Friday, July 17, 2009

Two steps forward and two steps back. . . .

I get so frustrated that I make progress for a few days and then revert right back to bad habits. And I have no one to blame but myself. I am trying to focus on small lifestyle changes-but then a busy schedule, work, or lack of good food choices at home are my excuses to fall of the bandwagon so to speak. With a new dog, I am doing better about exercising more regularly. But it is not to the intensity that I am used to. I really like the gym and w/o childcare cost this upcoming year (w/ all three boys in school all day), it is more affordable. But my consistency is seriously lacking-so do I want to spend money on something I may or may not use. I just wish I would be more consistent w/the positive changes and minimize my negatives.

Saturday, June 20, 2009

Exercise, exercise, exercise

I spent the week at my mom's, and did LOTS of exercising. And my muscles were feeling it. Unfortunately, the scale was not. I am just trying to make choices that are good for my health and focus more on that then what the scale says. I work the next several nights, so I hope to keep up the exercising. I read a magazine that encouraged you to change 10%. Exercise 10% more, eat 10% more fruits/veggies, sleep 10% more, eat 10% less a day, and lose 10% of your weight. Considering I don't usually eat any fruit- I am going to try to eat 1 piece a day, but I think that puting the smaller goals out there is helpful and not so overwhelming. We got a puppy this week- who is a BUNDLE of energy. So, I will definately be exercising 10% more since I have to keep up with him.

Sunday, June 14, 2009

Well . . . . .

I did really good exercising last week. My mom got a new wii game- get active and it kick my butt. It has a lot of preset work outs. With squats, and lunges. Some cardio and then . . . . you guessed it- more squats and lunges. And did I mention it had jumping squats and even more lunges. After 3 days in a row- my thighs were feeling the burn. So, I hope to continue this week, but maybe not with so many squats and lunges.

Sunday, June 7, 2009

Great start to a new week.

I had a great start to the new week. The boys have been doing a great job helping around the house. Since, my house is on the market- the cleaning is more important than ever. So, I got the boys a new chore chart thingy- and they are doing a great job. That allowed me the time to work out this morning before church. I hope to be able to maintain that momentum. It is sometimes hard to balance doing fun things for summer and a normal exercise routine. I haven't been to the gym lately but it is hard to take all 3 since they don't allow kids under the age of 12 on the equip. Well, hopefully I can figure out something that works for the summer.

Thursday, June 4, 2009

Fighting myself and losing.

With the start of summer, I have not done well with exercising and then in tow my eating. And even though I know I can do better, I can't always regain my focus.
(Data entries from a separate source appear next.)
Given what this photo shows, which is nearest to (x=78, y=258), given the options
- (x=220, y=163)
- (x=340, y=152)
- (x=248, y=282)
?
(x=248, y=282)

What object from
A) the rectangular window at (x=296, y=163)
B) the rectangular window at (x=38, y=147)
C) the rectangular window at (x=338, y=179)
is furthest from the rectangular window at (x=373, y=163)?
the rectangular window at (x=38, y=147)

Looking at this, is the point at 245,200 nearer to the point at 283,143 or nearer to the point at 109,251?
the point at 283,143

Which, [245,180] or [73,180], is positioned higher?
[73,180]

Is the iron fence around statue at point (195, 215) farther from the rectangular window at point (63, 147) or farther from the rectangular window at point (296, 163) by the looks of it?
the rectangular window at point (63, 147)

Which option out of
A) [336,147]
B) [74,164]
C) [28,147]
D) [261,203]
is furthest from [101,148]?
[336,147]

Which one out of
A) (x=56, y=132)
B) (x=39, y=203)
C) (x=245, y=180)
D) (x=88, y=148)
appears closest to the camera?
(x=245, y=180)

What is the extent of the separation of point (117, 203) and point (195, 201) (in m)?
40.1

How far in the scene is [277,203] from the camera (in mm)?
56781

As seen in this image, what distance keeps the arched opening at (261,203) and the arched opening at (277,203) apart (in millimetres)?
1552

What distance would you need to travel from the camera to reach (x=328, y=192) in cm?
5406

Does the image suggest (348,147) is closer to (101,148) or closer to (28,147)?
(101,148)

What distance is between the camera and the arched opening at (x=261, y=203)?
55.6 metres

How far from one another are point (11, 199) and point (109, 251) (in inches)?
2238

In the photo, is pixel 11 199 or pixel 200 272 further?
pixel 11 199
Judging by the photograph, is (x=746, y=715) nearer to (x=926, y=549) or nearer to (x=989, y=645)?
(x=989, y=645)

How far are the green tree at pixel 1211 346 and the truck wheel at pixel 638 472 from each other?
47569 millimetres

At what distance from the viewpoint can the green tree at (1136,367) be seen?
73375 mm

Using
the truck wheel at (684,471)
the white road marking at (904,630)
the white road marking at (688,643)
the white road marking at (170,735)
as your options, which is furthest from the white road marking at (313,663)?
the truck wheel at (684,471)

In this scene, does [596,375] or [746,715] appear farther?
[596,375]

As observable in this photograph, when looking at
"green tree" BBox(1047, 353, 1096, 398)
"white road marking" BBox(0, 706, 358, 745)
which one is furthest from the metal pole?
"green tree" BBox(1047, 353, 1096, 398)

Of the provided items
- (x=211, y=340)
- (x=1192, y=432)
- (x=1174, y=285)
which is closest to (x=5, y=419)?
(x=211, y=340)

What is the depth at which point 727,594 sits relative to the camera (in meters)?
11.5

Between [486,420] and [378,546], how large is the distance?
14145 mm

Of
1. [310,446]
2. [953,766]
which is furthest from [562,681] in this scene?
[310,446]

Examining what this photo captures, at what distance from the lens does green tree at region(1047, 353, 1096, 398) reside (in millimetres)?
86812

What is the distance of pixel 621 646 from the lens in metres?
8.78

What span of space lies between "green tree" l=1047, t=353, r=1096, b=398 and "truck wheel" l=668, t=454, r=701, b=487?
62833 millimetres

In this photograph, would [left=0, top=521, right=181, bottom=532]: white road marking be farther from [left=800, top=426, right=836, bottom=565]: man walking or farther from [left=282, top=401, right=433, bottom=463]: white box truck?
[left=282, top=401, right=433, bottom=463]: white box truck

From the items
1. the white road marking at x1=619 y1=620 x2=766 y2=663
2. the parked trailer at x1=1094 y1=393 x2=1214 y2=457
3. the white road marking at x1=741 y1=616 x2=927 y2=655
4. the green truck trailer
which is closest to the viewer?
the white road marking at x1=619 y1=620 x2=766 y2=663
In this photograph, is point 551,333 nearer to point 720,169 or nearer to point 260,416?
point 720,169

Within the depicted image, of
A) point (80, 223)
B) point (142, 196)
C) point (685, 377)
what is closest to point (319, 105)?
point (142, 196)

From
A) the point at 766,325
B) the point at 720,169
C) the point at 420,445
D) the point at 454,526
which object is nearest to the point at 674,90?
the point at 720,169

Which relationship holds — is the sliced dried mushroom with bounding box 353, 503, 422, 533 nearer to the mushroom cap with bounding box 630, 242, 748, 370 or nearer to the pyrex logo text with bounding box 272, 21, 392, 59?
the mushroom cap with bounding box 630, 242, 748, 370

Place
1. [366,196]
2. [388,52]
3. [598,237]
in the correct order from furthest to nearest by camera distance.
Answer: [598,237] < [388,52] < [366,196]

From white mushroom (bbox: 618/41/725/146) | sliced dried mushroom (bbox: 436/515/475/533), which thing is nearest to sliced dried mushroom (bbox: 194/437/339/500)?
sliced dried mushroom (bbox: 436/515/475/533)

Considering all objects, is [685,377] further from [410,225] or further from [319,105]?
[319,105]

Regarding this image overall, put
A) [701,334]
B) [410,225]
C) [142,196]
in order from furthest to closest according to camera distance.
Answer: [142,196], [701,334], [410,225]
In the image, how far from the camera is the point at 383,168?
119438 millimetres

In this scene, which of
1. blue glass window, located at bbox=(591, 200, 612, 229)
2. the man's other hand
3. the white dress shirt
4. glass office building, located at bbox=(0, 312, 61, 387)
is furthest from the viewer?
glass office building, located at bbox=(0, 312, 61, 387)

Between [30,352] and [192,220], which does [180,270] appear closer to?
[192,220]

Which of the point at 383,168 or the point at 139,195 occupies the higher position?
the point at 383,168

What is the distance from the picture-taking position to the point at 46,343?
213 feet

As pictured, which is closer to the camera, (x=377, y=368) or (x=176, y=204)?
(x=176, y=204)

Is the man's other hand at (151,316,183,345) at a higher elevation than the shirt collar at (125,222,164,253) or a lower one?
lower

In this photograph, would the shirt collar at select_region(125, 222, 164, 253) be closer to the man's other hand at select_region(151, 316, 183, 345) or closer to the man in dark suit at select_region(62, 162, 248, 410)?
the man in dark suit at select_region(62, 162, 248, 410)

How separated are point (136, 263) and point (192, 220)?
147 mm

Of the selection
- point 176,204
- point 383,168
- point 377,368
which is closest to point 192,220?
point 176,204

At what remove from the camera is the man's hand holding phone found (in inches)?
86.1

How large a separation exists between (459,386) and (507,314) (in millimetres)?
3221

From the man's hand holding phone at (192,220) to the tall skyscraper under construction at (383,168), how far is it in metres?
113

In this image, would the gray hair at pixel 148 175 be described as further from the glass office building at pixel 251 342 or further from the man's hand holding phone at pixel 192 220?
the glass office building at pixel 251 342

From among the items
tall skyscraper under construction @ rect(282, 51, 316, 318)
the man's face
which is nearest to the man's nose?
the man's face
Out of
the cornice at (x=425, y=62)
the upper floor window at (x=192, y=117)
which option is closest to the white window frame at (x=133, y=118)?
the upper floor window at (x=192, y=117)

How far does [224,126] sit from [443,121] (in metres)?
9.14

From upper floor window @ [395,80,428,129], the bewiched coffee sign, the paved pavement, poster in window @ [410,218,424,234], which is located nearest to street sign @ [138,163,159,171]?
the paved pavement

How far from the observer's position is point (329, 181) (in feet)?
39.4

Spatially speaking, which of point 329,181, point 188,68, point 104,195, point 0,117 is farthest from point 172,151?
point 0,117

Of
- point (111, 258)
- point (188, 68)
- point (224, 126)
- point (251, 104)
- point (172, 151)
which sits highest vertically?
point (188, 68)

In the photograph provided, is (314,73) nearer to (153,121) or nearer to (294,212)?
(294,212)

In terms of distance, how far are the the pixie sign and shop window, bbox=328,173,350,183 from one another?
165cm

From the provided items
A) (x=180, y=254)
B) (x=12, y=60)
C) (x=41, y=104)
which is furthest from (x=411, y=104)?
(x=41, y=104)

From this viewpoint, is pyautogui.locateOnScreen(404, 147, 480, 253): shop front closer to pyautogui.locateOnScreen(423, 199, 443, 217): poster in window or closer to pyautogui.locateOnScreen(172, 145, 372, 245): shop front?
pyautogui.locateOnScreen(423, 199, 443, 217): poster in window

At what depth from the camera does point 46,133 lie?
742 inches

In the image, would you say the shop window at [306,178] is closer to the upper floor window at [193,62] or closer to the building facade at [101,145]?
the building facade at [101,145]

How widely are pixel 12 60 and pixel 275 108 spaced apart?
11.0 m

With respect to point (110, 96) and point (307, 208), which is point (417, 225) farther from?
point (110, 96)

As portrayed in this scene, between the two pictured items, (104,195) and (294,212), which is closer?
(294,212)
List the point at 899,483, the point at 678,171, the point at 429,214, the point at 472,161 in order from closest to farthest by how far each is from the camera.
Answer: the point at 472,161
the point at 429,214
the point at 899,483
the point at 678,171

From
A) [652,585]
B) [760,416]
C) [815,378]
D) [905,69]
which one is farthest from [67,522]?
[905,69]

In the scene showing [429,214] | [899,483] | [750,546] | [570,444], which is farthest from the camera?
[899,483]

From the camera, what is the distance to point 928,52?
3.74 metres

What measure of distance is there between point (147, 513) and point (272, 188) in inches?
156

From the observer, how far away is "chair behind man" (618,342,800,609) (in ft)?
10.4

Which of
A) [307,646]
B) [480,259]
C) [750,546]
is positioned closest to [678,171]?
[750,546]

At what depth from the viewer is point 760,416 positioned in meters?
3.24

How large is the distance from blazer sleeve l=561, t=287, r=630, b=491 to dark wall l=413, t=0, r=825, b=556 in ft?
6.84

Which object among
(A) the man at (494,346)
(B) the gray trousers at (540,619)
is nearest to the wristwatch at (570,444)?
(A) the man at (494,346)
And its frustrating. I have gained and lost the same 2-3lbs for like 2 weeks now. I have worked a majority of last few days and it is hard getting used to the change. Flipping from days to nights and back again is difficult. And when I work some many days in a row, it is hard to motivate myself to exercise. Next 2 weeks I don't work as many days, so hopefully I can get on the right track. But I got to go exercise now.

Thursday, May 28, 2009

Well . . . .

Well . . . . . I did a lot better yesterday UNTIL the boys and I went out to dinner to celebrate the last day of school. I suppose I could of done worse. I am updating my blogs while the boys are doing homework, then I am going to exercise and hopefully stay on track for the WHOLE day. Got lots planned for the day and better get on the stick!

Tuesday, May 26, 2009

Balance

Balance is a tricky thing to achieve. I have noticed more and more that I can't seem to find the right balance. IE the right amount of sleep, amount of exercise, and food. I don't have too much control on the sleep thing with working nights and all. But sometimes I can sleep but my mind will just not shut off. And there are times that I need to get stuff done but can't seem to get out of bed. I also will push myself exercising too hard and then not being able to walk the next day. I am getting too old ;). And I do the same thing with eating. Really watch myself and then I am STARVED! And it stinks. Because the only thing that is keeping me from my goals is myself. So, I am going to try to find some balance.